WRITTEN TASK:
State how many lines of the items below contain the string "side", counting only matches with the same case. Give the number alone.

Scene-based spatial questions:
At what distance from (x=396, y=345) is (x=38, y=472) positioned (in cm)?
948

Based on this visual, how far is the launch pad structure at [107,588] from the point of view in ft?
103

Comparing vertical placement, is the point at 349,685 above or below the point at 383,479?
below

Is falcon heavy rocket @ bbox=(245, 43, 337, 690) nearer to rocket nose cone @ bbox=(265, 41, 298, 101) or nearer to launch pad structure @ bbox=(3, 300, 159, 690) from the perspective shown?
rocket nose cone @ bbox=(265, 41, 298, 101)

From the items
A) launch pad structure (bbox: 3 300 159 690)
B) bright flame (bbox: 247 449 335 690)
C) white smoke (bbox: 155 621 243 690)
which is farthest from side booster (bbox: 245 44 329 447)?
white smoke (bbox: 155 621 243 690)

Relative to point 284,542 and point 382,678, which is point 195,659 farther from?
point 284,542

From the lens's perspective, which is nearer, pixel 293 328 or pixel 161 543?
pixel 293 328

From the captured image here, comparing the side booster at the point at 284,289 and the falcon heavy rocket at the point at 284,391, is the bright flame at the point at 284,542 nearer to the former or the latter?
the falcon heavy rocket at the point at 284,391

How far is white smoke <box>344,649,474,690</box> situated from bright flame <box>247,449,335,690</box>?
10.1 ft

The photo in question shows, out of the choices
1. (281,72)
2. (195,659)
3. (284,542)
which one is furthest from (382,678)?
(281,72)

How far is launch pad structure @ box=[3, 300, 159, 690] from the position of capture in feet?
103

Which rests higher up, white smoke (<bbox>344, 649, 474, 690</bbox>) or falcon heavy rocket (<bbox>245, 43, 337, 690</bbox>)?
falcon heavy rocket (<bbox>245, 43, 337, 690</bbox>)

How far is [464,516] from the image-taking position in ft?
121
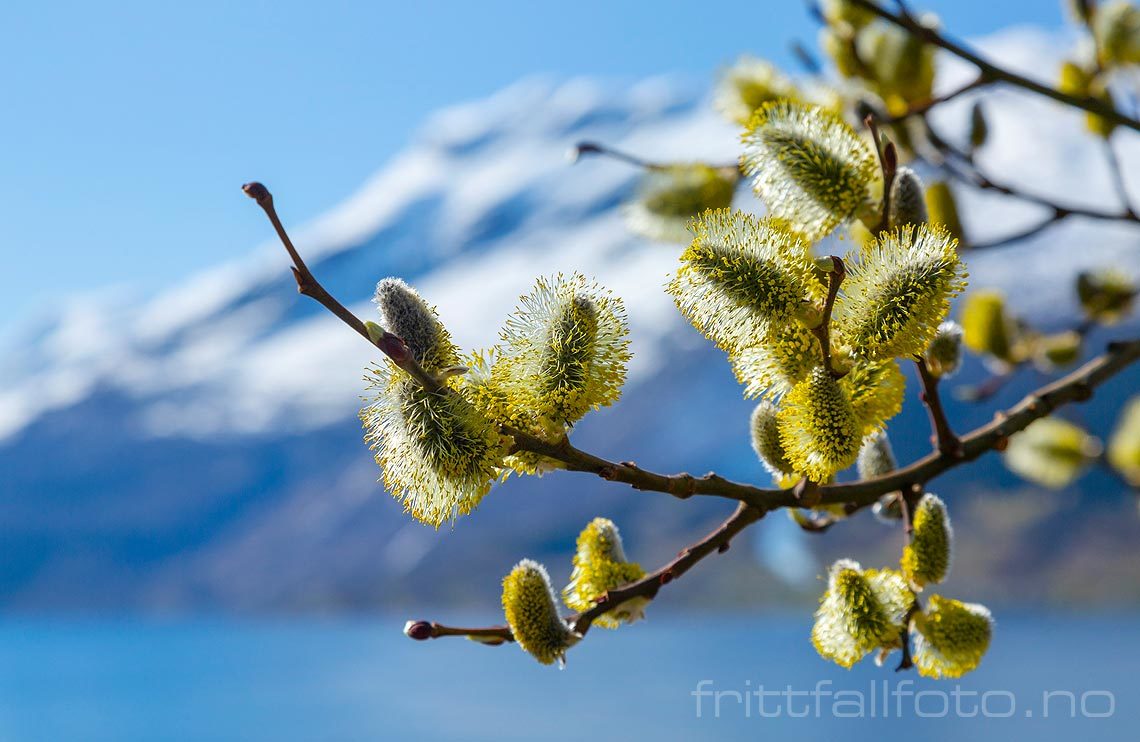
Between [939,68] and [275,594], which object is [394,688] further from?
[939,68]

...

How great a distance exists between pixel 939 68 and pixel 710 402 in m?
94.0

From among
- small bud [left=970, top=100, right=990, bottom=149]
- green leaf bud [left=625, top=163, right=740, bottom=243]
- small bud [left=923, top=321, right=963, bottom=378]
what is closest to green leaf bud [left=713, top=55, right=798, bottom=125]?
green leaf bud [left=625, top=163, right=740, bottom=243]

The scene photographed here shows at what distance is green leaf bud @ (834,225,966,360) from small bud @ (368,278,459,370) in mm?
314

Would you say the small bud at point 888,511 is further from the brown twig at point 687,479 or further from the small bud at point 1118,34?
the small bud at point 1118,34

WRITTEN RESPONSE:
2